A recent decision made public on June 25, 2013 by the Italian Supreme Court panel sitting in Unified Session (SCUS) has removed important barriers against maintaining successful “Italian torpedo” actions in Italian courts.

The Italian torpedo is now infamous in European patent litigation. In sum, it is essentially an abuse of the lis pendens rule found in the Brussels/Lugano Convention, which grants the first member state court seized in a matter with pan-European application the right to retain exclusive jurisdiction. An “Italian torpedo” is a defensive action, particularly a request for a declaration of patent non-infringement, filed by an alleged infringer in Italy regardless of whether Italian courts have jurisdiction or the chances of success on the merits: such action is filed merely to take advantage of the significant delays inherent in most Italian courts in order to prevent an imminent patent infringement action from being filed against them in a different – and faster – EU member state court. As the analogy goes, the Italian torpedo aims to use such delays to sink the patent holder’s claim on the merits.

Italian courts have traditionally applied a high level of scrutiny to such actions and previously held that Italian courts have jurisdiction for patent validity or invalidity claims only where domicile is properly established by registration of the patent in Italy and only over the Italian national portion of the European patent. Only in one case (Mika Pharma v Idea A.G.) did an Italian court held it had jurisdiction over a claim for non infringement of a German patent, but in that case the patentee had failed to file a timely objection to the jurisdiction of the court. Overall these requirements have had the effect of (somewhat) limiting the actions in which a party may attempt utilize an Italian torpedo to protect themselves from an infringement action elsewhere.

However, the recent 28 May 2013 holding of the SCUS in The General Hospital Corporation (Massachusetts General Hospital) and Palomar Medical Technologies Inc. vs. Asclepion Laser Technologies GmbH (“General Hospital vs. Asclepion”) signified a departure from these requirements.

In General Hospital vs. Asclepion, the SCUS held that Italian courts may assert jurisdiction over a request for a declaration of patent non-infringement of both the Italian and German portions of two European patents, despite that the parties are all foreigners and that one of the patent in question is not an Italian patent.

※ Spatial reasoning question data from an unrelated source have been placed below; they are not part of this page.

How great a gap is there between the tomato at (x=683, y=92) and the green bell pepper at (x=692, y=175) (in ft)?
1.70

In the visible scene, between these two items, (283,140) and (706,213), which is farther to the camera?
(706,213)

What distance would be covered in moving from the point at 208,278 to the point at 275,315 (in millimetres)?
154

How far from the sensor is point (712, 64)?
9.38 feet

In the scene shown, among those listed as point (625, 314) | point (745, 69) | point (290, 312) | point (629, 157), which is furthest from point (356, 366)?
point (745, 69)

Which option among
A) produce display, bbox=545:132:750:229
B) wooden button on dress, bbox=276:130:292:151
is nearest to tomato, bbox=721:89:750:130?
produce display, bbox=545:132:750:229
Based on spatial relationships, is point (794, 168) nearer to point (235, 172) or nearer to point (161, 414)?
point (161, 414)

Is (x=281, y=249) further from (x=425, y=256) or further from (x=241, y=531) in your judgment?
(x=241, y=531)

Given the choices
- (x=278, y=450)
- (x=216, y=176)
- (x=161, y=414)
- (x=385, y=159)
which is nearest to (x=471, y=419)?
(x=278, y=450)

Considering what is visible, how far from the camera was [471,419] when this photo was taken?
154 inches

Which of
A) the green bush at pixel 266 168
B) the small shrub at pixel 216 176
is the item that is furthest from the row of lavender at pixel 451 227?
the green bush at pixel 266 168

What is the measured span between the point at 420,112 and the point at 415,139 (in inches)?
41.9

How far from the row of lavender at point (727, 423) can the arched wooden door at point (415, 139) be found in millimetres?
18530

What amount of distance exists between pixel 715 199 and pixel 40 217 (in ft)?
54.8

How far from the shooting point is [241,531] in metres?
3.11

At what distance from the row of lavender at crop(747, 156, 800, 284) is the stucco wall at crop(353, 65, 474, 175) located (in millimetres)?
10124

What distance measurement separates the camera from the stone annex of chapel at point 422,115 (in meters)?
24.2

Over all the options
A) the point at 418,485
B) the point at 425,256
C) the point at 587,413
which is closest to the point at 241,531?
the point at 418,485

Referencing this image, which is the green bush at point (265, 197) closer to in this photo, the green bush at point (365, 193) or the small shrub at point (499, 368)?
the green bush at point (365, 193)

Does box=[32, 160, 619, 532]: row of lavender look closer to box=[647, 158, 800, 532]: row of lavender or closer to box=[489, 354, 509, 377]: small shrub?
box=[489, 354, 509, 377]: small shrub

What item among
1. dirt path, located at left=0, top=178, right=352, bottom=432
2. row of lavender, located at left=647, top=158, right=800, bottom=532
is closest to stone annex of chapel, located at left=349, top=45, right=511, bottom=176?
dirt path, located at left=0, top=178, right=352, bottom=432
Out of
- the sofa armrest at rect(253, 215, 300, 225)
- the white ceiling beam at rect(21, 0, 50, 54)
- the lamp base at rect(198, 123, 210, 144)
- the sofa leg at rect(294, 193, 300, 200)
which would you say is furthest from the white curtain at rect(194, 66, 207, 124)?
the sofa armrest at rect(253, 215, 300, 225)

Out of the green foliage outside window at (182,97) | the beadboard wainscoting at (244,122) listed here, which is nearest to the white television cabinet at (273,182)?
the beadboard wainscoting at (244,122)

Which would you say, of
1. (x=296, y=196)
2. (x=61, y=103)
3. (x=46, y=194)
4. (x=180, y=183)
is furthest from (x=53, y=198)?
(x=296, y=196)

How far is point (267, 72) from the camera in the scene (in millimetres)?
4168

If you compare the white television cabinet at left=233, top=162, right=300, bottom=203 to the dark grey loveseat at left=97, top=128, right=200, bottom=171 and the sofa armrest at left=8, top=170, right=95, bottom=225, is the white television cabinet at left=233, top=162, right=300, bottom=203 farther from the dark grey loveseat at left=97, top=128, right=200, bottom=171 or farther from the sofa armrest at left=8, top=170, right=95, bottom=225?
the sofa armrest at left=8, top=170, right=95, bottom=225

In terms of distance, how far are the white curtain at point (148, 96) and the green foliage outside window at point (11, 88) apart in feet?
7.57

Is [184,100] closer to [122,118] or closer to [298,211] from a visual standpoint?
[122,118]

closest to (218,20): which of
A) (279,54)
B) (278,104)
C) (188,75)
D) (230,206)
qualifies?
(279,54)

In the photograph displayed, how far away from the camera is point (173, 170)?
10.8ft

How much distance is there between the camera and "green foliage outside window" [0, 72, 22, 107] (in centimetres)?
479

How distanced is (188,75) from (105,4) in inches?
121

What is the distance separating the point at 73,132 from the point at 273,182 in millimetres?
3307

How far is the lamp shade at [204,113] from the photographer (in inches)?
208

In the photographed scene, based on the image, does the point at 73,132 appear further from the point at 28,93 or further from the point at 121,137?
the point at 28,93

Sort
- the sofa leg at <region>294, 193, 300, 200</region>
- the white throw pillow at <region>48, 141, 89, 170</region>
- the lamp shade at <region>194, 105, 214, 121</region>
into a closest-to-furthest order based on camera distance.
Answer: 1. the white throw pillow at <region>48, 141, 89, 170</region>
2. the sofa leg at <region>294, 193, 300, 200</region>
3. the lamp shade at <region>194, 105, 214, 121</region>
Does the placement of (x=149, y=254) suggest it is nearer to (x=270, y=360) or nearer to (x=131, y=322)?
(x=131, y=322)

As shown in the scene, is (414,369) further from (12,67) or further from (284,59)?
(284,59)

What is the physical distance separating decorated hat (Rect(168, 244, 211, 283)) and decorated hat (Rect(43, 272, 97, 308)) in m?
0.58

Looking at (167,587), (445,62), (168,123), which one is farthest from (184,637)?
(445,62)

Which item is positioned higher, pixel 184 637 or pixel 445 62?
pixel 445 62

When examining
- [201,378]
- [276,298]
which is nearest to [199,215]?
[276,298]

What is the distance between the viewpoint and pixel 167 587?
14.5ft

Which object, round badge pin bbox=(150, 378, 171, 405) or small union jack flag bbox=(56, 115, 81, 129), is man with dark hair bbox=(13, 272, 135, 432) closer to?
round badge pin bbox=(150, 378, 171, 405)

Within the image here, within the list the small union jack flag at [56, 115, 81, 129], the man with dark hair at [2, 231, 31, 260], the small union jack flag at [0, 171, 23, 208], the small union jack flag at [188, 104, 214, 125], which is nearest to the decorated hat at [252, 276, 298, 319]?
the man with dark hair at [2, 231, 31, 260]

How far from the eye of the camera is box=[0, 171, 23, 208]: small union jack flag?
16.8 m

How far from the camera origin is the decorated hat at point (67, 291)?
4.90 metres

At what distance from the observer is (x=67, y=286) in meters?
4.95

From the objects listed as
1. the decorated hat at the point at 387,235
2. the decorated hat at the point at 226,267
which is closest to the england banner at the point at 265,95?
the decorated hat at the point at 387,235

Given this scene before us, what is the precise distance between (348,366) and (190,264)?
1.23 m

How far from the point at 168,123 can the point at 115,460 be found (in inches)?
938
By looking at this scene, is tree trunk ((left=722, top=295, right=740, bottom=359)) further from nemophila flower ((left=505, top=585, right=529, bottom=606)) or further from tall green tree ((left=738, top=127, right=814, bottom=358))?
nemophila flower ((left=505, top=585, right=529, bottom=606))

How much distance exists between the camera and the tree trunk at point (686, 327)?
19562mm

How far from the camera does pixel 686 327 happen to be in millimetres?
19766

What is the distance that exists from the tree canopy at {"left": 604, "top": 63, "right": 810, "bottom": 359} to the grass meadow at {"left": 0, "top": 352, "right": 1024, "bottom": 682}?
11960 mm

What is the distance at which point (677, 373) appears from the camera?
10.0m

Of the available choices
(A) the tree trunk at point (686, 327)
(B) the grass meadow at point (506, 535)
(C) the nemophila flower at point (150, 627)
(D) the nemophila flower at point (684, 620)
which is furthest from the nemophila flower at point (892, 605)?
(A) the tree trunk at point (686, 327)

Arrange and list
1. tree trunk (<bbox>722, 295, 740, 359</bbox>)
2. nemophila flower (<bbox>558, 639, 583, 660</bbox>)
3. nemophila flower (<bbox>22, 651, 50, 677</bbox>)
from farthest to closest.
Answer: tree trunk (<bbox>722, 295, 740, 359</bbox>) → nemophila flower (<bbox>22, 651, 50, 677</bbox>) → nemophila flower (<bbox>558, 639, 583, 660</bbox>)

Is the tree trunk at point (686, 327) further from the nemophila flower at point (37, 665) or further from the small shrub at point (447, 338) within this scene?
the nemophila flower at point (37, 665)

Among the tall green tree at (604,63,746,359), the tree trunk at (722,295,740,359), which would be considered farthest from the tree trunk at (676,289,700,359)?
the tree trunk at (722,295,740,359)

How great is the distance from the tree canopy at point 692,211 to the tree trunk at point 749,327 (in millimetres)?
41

The SCUS supported this decision – a notably short judgment lacking sufficient explanation for its shift in reasoning – by citing a recent judgment of the Court of Justice of the European Union stating that a request for a declaration of no liability in tort is considered to be a matter “relating to tort” for the purposes of jurisdiction as set forth in article 5, comma 3 of both the Brussels Convention (1968) and EC Regulation 44/2001 (Folien Fischer AG and Fofitec AG v. Ritrama S.p.A., Case C-133/11, 25 October 2012).

Previous Italian case law did not disagree with this reasoning, it did however properly excluded cases for patent validity or invalidity from the application of article 5(3). Instead, such actions have been governed by article 22.4 of Regulation 44/2001, which establishes domicile for the patent and thus jurisdiction of the courts for patent validity actions in the place where the application or registration was made.

Thus the SCUS’s holding in General Hospital vs. Asclepion is problematic because it departed from the long standing precedent of the Italian courts by asserting jurisdiction over the non-Italian portion of the patents at issue. The importance of this change cannot be understated as it signifies the willingness of Italy’s highest court to assert broad jurisdiction over Italian torpedo-style actions.

Such a stark change creates substantial uncertainty for parties in general and, specifically, non-Italian defendants that hold valid patents – in particular, non-Italian portions of European patents – and may lose the ability to file a meritous infringement action to enforce them in other EU member state courts once they are hit by a torpedo.

At the same time, those accused of infringement are advised that doors may be open to a successful preemptive cross-border action for non infringement.